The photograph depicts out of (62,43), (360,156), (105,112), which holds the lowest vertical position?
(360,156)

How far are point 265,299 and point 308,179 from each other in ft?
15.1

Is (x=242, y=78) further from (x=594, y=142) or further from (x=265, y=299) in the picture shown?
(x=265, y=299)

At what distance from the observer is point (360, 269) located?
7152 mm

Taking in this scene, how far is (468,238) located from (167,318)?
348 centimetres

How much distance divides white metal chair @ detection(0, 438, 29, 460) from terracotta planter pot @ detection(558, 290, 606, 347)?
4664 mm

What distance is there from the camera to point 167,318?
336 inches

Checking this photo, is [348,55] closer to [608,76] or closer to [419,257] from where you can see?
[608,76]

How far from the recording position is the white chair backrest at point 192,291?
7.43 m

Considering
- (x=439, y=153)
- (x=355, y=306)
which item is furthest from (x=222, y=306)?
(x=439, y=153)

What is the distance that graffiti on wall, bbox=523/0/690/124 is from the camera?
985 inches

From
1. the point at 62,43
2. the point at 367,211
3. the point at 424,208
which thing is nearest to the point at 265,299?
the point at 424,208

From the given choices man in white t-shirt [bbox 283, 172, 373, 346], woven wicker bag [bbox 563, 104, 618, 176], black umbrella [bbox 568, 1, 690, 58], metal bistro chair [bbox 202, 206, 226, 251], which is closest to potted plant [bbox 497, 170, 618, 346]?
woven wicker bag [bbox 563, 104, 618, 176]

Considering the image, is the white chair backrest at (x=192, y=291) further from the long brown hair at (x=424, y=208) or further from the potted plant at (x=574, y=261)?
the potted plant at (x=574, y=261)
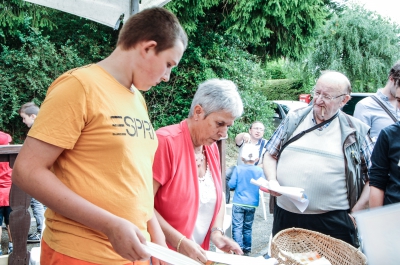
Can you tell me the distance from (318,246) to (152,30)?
143cm

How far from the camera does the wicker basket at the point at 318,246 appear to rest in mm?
1920

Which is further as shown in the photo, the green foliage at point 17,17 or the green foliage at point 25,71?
the green foliage at point 17,17

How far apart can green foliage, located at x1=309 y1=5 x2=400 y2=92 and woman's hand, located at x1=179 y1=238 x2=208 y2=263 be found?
20088 mm

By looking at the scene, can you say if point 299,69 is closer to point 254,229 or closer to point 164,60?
point 254,229

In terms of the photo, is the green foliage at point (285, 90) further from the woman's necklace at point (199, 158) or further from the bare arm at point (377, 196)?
the woman's necklace at point (199, 158)

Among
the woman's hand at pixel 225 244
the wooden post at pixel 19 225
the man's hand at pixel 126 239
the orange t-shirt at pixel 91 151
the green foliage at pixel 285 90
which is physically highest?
the orange t-shirt at pixel 91 151

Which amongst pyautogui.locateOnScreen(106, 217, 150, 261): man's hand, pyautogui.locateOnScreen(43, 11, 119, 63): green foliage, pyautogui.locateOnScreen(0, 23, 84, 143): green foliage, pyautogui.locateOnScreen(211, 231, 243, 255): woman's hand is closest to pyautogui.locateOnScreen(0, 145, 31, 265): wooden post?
pyautogui.locateOnScreen(211, 231, 243, 255): woman's hand

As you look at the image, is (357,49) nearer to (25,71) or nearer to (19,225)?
(25,71)

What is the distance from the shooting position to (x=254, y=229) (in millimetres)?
5816

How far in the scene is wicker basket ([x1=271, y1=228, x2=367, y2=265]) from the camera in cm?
192

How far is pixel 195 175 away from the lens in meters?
1.98

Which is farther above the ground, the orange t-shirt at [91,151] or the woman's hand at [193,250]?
the orange t-shirt at [91,151]

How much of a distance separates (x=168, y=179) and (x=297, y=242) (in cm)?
81

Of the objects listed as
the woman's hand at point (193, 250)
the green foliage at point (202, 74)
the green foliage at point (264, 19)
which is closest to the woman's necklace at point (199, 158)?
the woman's hand at point (193, 250)
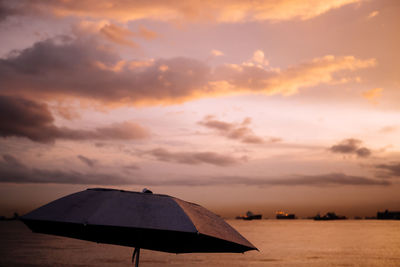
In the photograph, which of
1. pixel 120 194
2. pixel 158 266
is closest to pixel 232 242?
pixel 120 194

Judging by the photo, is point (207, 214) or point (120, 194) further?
point (207, 214)

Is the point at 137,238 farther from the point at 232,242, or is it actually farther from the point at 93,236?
the point at 232,242

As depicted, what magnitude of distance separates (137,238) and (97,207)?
148 cm

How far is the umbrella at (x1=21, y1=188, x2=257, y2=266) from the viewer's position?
6227 millimetres

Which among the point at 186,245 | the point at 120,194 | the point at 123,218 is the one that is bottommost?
the point at 186,245

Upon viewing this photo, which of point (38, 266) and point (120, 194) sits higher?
point (120, 194)

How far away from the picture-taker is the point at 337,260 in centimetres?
5772

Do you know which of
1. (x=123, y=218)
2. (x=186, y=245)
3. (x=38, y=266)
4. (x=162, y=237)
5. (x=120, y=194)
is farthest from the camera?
(x=38, y=266)

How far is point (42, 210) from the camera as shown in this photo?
6.59 m

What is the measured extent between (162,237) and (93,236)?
1426mm

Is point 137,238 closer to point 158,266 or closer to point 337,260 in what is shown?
point 158,266

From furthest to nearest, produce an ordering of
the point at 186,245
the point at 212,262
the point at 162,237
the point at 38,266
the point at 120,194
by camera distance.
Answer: the point at 212,262
the point at 38,266
the point at 186,245
the point at 162,237
the point at 120,194

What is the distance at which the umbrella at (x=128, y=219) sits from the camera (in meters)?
6.23

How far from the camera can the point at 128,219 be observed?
20.5ft
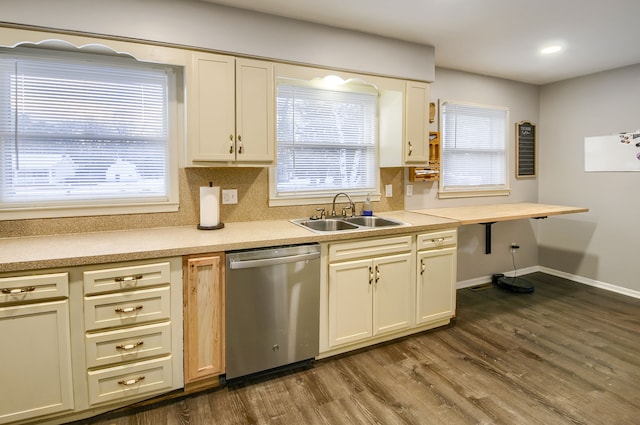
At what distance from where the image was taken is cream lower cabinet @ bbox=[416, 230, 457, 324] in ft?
9.50

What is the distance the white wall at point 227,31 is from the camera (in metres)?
2.04

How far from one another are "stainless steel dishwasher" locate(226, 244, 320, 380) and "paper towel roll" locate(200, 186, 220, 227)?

▶ _EXERCISE DESCRIPTION_
Only the lines from the one that contains "What is the distance at" to the end of the records, inclusive, are to be quoted exactly, with pictures excluded.

▶ _TASK SOLUTION_
What is the distance at which the umbrella at (x=128, y=219) sits from the camera (in meters)?
6.23

How far from the camera can the point at 128,219 be observed?
20.5ft
At what distance from where the image was taken is cream lower cabinet @ bbox=[416, 230, 457, 324] in ft?
9.50

What is the distance the white wall at point 227,31 is from the camera (in metres)?
2.04

How far from one another are "stainless steel dishwasher" locate(226, 244, 320, 380) and "paper towel roll" locate(200, 186, 220, 227)?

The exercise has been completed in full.